Голованову Клюев преподнёс двухтомник «Песнослова», надписав на форзаце первой книги: «Николаю Семёновичу Голованову — ворох моих песен — цветов с русских полей и лесов преподношу, счастливый тем, что на моём жизненном пути встречаю великого и прекрасного, кто слышит колокола Китеж-града невидимого!»
И ему же было подарено старопечатное Евангелие с надписью-благословением: «Во имя Господа Иисуса Христа ради Его св. Имени на русской земле благословляю сие Св. Евангелие Николаю Семёновичу Голованову на спасение — жизнь, крепость и победу над врагами видимыми и невидимыми».
Антонина Нежданова удостоилась особого подарка: ей были преподнесены автографы стихотворений «Мне сказали, что ты умерла…» и «Вспоминаю тебя и не помню…», причём первое было вынесено в эпиграф ко второму (это на сей день единственный такой известный случай в клюевских инскриптах)… И на том же листе была начертана дарственная надпись: «Посвящается Антонине Васильевне Неждановой — Сирин-птице, поющей и взывающей о красоте Русской Народной Земли».
Он ещё успел услышать неждановскую Марфу в «Царской невесте» и её же «Снегурочку» в одноимённой опере по пьесе Александра Николаевича Островского.
…Во время своих наездов в Москву Клюев останавливался на квартире у Николая Минха. Вместе с ним он забредал в гости на Пречистенку к искусствоведу Александру Анисимову, в Замоскворечье, в Голутвинский переулок, в дом артиста Большого театра Анатолия Садомова и жены его Надежды Фёдоровны. У этой пары он останавливался в тот период, когда занимался обменом своей ленинградской квартиры на московскую.
Надежда Христофорова-Садомова оставила яркие воспоминания о том впечатлении, которое произвёл на неё поэт.

> [Задание 1]: Кому, согласно отрывку о Клюеве, было подарено старопечатное Евангелие с надписью-благословением?
> [Задание 2]: Процитируйте отрывок о Клюеве от слов «И ему же было» до слов «Александра Николаевича Островского.».

> [Данные]:

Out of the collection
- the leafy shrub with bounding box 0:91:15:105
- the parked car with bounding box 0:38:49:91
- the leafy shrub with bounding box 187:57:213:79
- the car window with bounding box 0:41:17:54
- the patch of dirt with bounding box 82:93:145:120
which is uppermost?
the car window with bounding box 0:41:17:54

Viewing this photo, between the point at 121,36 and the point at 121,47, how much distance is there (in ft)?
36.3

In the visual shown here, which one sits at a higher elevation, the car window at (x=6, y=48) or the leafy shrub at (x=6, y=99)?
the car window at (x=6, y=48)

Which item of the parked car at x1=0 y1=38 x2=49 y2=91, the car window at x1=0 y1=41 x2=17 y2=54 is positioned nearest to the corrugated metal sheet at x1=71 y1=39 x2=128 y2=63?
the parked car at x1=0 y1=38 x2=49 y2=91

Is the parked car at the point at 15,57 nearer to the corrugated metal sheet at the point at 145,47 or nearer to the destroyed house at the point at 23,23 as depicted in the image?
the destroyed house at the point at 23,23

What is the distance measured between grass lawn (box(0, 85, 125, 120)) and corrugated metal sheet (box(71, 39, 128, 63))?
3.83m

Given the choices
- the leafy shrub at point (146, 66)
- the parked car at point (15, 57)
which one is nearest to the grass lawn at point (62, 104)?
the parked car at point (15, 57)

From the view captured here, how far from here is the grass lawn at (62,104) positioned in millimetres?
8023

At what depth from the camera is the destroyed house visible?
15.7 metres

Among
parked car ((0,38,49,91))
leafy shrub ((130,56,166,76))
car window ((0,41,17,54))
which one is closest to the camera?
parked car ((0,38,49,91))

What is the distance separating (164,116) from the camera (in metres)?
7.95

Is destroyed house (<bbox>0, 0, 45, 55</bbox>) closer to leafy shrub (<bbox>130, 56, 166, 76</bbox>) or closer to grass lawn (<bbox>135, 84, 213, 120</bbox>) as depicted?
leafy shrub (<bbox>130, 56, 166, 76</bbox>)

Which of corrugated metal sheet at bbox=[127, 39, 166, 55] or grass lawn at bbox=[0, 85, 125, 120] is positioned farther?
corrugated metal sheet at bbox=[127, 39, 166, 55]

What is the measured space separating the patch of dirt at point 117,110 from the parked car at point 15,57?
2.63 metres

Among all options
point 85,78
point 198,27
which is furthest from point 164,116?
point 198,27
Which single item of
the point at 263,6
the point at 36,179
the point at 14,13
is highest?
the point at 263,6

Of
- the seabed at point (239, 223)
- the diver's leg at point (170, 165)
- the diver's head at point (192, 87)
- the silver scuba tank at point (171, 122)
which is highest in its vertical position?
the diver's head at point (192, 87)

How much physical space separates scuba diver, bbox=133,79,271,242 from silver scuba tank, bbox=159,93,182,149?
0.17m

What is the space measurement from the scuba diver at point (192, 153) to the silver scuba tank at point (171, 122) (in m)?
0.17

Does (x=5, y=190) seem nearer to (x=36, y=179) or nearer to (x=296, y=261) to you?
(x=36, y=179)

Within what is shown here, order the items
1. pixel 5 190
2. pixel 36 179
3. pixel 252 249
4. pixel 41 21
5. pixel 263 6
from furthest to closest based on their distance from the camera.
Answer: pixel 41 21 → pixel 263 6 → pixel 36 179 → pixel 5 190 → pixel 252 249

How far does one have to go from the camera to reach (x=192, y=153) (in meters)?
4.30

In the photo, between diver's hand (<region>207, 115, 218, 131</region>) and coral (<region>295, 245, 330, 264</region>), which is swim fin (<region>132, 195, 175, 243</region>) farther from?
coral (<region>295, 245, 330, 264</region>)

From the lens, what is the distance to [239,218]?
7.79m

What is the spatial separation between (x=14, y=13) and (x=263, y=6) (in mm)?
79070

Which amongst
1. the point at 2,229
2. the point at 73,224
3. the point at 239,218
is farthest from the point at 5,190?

> [Правильный ответ 1]: Николаю Семёновичу Голованову.

> [Правильный ответ 2]:
И ему же было подарено старопечатное Евангелие с надписью-благословением: «Во имя Господа Иисуса Христа ради Его св. Имени на русской земле благословляю сие Св. Евангелие Николаю Семёновичу Голованову на спасение — жизнь, крепость и победу над врагами видимыми и невидимыми».
Антонина Нежданова удостоилась особого подарка: ей были преподнесены автографы стихотворений «Мне сказали, что ты умерла…» и «Вспоминаю тебя и не помню…», причём первое было вынесено в эпиграф ко второму (это на сей день единственный такой известный случай в клюевских инскриптах)… И на том же листе была начертана дарственная надпись: «Посвящается Антонине Васильевне Неждановой — Сирин-птице, поющей и взывающей о красоте Русской Народной Земли».
Он ещё успел услышать неждановскую Марфу в «Царской невесте» и её же «Снегурочку» в одноимённой опере по пьесе Александра Николаевича Островского.